Forgot that I edited a cc file and not a script and hence didn't
rebuild. I suppose this won't happen once i rebuild m5.

On Wed, Feb 17, 2010 at 7:19 AM, prasun gera <[email protected]> wrote:
> Ali,
> I saw the simulate(Tick num_cycles) function in
> build/SPARC_FS/sim/simulate.cc and it has the following lines of code
> (lines 58 to 60)
>
> Event *limit_event =
> new SimLoopExitEvent("simulate() limit reached", 0);
>    mainEventQueue.schedule(limit_event, num_cycles);
>
> As far as I can tell, this is the only place where a limit_event is
> added to the event queue. (and should be the only one right?) So I
> commented the aforementioned lines out just to see what happens.
> However, m5 still exit with same error message about limit being
> reached.
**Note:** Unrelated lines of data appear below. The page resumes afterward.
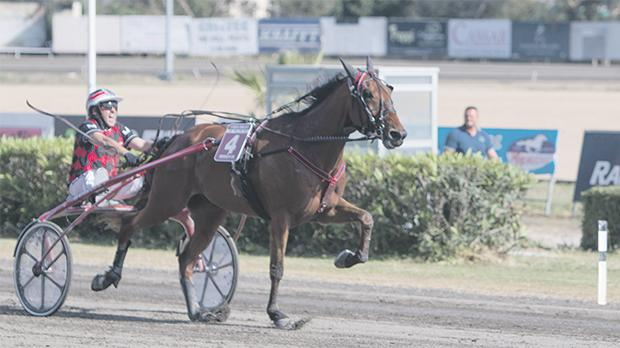 Overtaker By Sib on its way to victory at the Marsa racetrack, yesterday. Photo:Stefan Abela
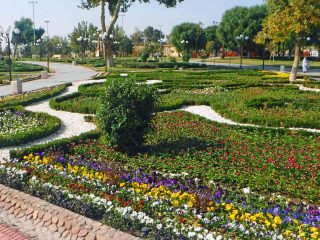 Gardens in Kokand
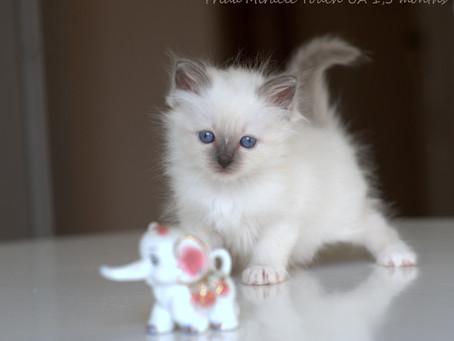 Новые фото F-котят!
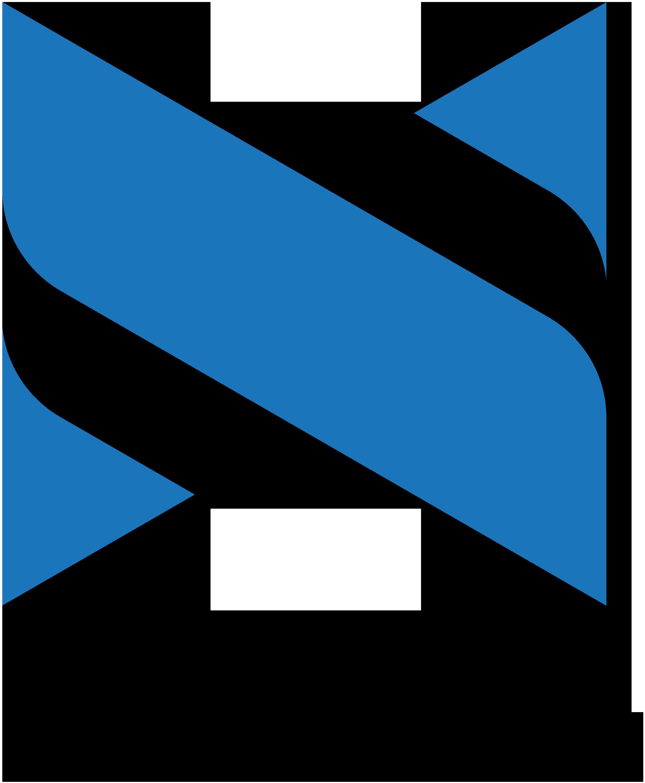 Netsol logo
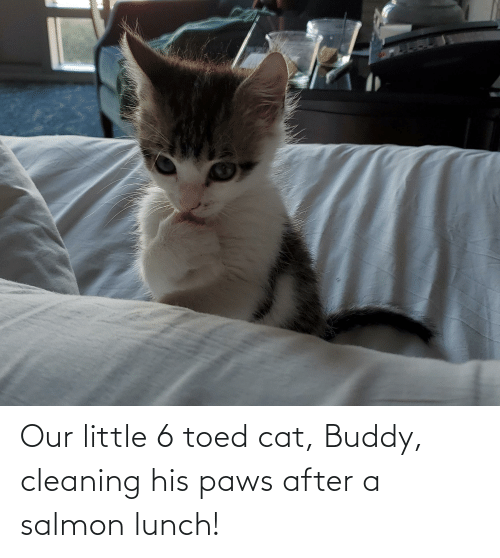 Paws: Our little 6 toed cat, Buddy, cleaning his paws after a salmon lunch!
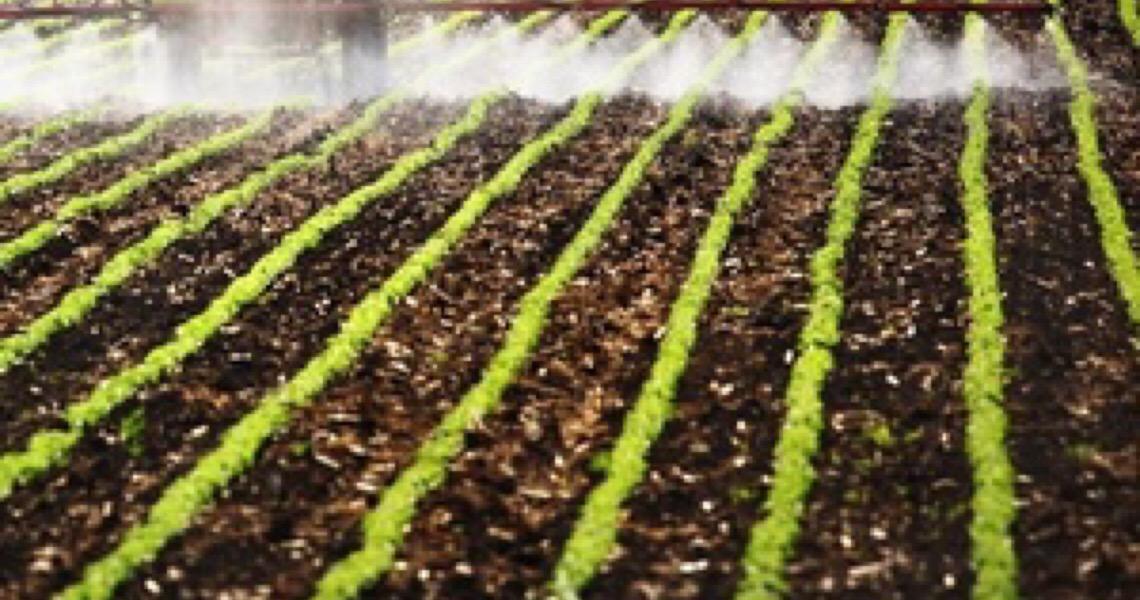 Ministério da Agricultura publica registro de 16 defensivos agrícolas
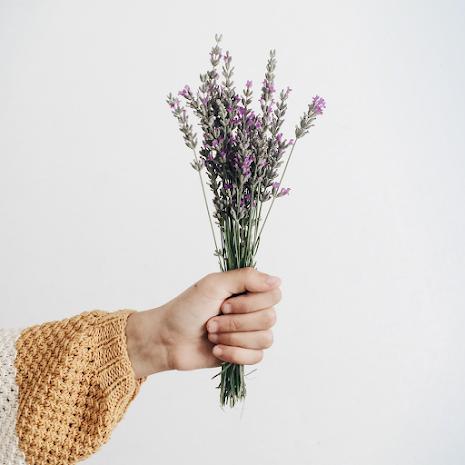 Kurs: Odla husapotek. En eftermiddag i läkeväxterna värld, 4 december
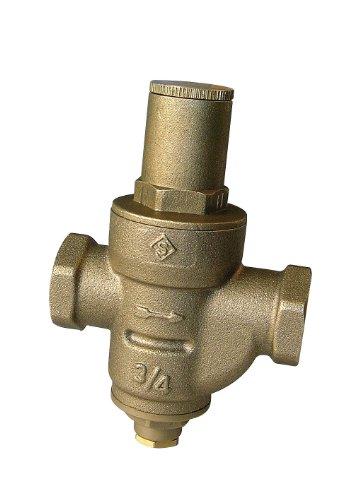 SOMATHERM FOR YOU 195-20 Réducteur de Pression à Membrane-Double Femelle 20/27, Gris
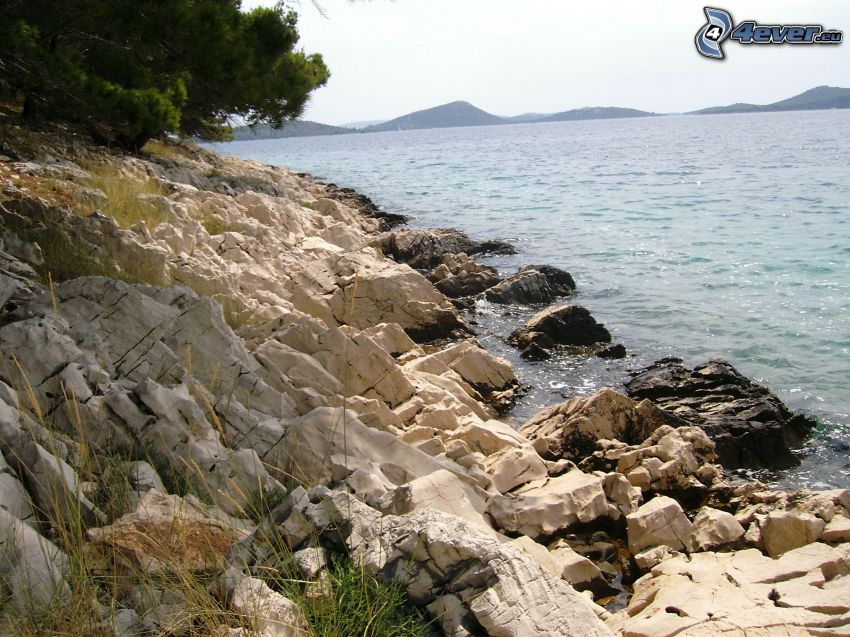 klippig kusten, hav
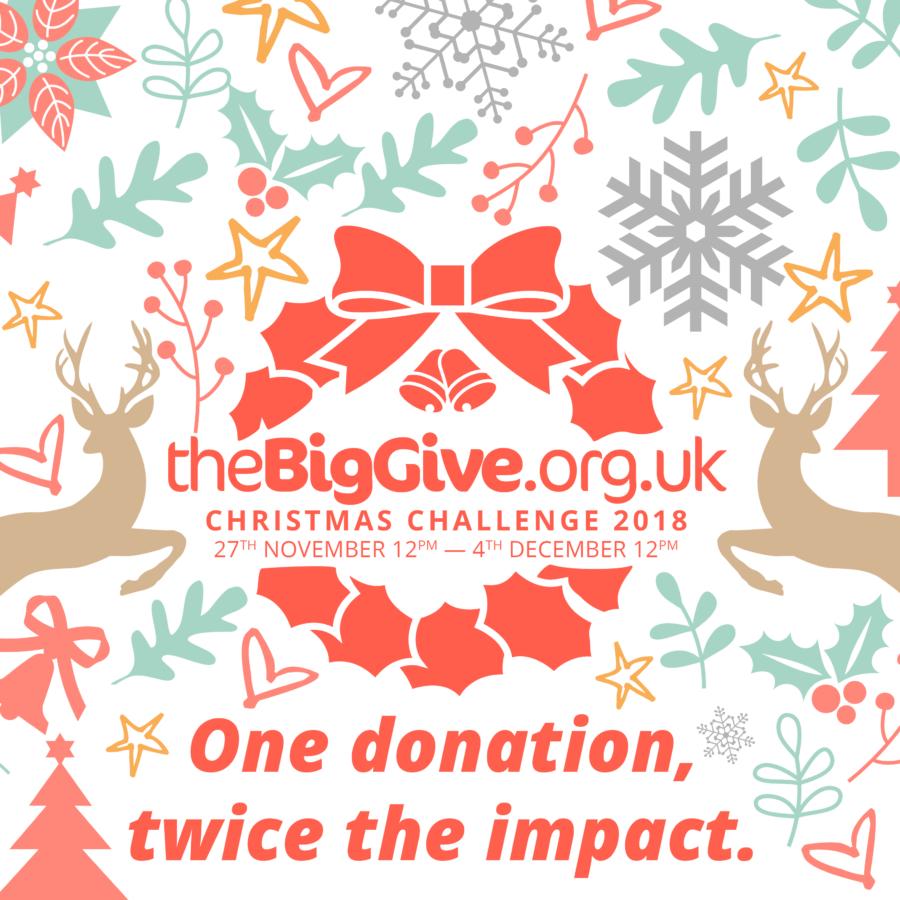 Big Give Christmas Challenge logo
I expected m5 to exit with an assert failure(inside the
> following while loop) since the queue would be empty after the event
> before the limit_event is executed, but that didn't happen.  So does
> it mean that another(possibly interfering) limit_event was added to
> the queue earlier?
>
> Thanks,
> Prasun
>
> On Mon, Feb 15, 2010 at 3:08 AM, Ali Saidi <[email protected]> wrote:
>> Prasun,
>>
>> I imagine what is happening is you're running the simple cpu, booting
>> Solaris and then there is nothing to do, since you didn't specify
>> anything. The only think that occurs after that point are timer
>> interrupts which makes the simulation tick quite quickly up until you
>> reach MaxTick. Have you looked at the terminal? What is the output
>> there?
>>
>> Ali
>>
>> On Feb 14, 2010, at 2:33 PM, prasun gera wrote:
>>
>>> Hi,
>>> You mentioned that I'm using the O3 CPU model. Isn't the default model
>>> simple atomic? I mean, I didn't pass any arguments to the script fs.py
>>> and from setCPUClass, it seemed as though it is using the simple
>>> atomic model.
>>> In fact, later I tried the command line
>>>
>>> build/SPARC_FS/m5.opt -v -d /tmp/output/ configs/example/fs.py -d --
>>> caches
>>>
>>> to use the detailed CPU model but it threw an error
>>> NameError: global name 'DerivO3CPU' is not defined.
>>>
>>>
>>> On Sat, Feb 13, 2010 at 6:56 AM, Gabriel Michael Black
>>> <[email protected]> wrote:
>>>> It looks like the simulation ran out of things to do and stopped at
>>>> the end of simulated time. You could use the Exec trace flag to see
>>>> what, if anything, is executing when that happens. If the simulation
>>>> runs for a while before failing, Exec will output a lot of text.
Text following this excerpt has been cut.